→ **READING PASSAGE**
"""
Single by Blake Lewis

from the album Heartbreak on Vinyl
- Released: January 26, 2010
- Recorded: 2009
- Genre: Dance-pop
- Length: 3:57
- Label: Tommy Boy Entertainment
- Songwriter(s): Lewis, Sam Hollander, Dave Katz and Ben Levels
- Producer(s): S*A*M, Sluggo

Blake Lewis singles chronology
| "Sad Song" (2009) | "Heartbreak on Vinyl" (2010) | "Till' We See the Sun" (2010) |

= Heartbreak on Vinyl (song) =

"Heartbreak on Vinyl" is a song by American singer-songwriter Blake Lewis, taken from his second studio album of the same name (2009). The song was written by Lewis, Sam Hollander, Dave Katz and Ben Levels, and produced by S*A*M and Sluggo. It was released as the album's second single on January 19, 2010 by Tommy Boy Records. The track is to date Lewis's most successful single, as it has reached the number-one spots on Billboard's Hot Dance Club Songs and Hot Dance Airplay charts in 2010. The single pays homage to record stores that closed down or went out of business and its loyal fans of vinyl records.

==Background==
The song makes reference to Blake’s favorite Seattle record shop and was inspired by a fateful trip to New York’s Union Square Virgin Megastore — both no longer in business. As the song goes: “Heartbreak on vinyl, I’m missing you and how, Easy street is empty, The silence of the sound, I guess the turntables have turned one too many times.” Blake explains the inspiration for its lyrics: “When people would ask me what I’m addicted to, I always said ‘music.’ And while they’d laugh it off like it’s a cliché, I’m actually a complete shopaholic when it comes to records. I’d literally buy 10 albums a week for years, so when I went to that Virgin Records and it said ‘going out of business,’ my heart stopped.”
"""
→ **MATERIAL PROVIDED**
"""
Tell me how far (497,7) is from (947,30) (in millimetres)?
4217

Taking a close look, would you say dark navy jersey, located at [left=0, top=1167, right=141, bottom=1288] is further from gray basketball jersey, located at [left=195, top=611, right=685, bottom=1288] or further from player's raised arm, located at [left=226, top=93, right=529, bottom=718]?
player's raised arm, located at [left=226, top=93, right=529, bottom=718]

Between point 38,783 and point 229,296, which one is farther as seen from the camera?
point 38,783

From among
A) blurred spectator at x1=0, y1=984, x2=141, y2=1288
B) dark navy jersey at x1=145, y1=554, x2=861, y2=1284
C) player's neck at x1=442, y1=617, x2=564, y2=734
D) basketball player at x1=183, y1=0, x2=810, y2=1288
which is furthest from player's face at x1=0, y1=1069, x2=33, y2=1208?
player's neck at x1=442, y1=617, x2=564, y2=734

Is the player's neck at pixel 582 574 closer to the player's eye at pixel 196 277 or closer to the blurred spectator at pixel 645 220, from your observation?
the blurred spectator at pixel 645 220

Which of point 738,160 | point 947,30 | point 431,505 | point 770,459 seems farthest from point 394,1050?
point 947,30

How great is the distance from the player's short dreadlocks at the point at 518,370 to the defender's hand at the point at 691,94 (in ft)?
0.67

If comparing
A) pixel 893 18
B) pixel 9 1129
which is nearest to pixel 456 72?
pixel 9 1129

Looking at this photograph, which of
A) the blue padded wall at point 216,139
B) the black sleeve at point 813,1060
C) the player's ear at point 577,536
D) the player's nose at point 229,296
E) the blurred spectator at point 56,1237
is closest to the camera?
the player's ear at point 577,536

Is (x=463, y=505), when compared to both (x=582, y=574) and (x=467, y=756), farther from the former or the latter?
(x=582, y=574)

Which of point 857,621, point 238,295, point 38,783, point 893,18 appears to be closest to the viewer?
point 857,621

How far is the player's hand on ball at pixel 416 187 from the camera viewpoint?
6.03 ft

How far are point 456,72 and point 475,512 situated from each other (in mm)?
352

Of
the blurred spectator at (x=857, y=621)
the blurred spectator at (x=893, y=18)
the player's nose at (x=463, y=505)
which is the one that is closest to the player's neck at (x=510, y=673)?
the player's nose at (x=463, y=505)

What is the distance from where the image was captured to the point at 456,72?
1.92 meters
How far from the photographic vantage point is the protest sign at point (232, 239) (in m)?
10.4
"""
→ **GOALS**
A - According to the Heartbreak on Vinyl article, which store did Blake Lewis take the trip to that inspired the song?
B - Pick up the Heartbreak on Vinyl article after its final sentence and keep writing.
The items have no connection to the Heartbreak on Vinyl article.

→ **TASK RESPONSES**
A - New York's Union Square Virgin Megastore.

B -
==Reception==
"Heartbreak on Vinyl" has received favorable review from pressplus1: "The album opens up with the title track “Heartbreak On Vinyl” and immediately this is unlike any other post-Idol release, it explodes with a strong techno beat as Lewis croons along with the beat at a perfect pace. It seems Lewis has been digging through crates of old 80's dark pop because that's where he's found himself on this album."

==Music video==
The song's accompanying video feature clips from films that were set in (or featured scenes from movies in which take place at) a record shop. The clips were from Empire Records, Pretty in Pink, This Is Spinal Tap, Airheads, Fast Times at Ridgemont High, Half Baked, and High Fidelity.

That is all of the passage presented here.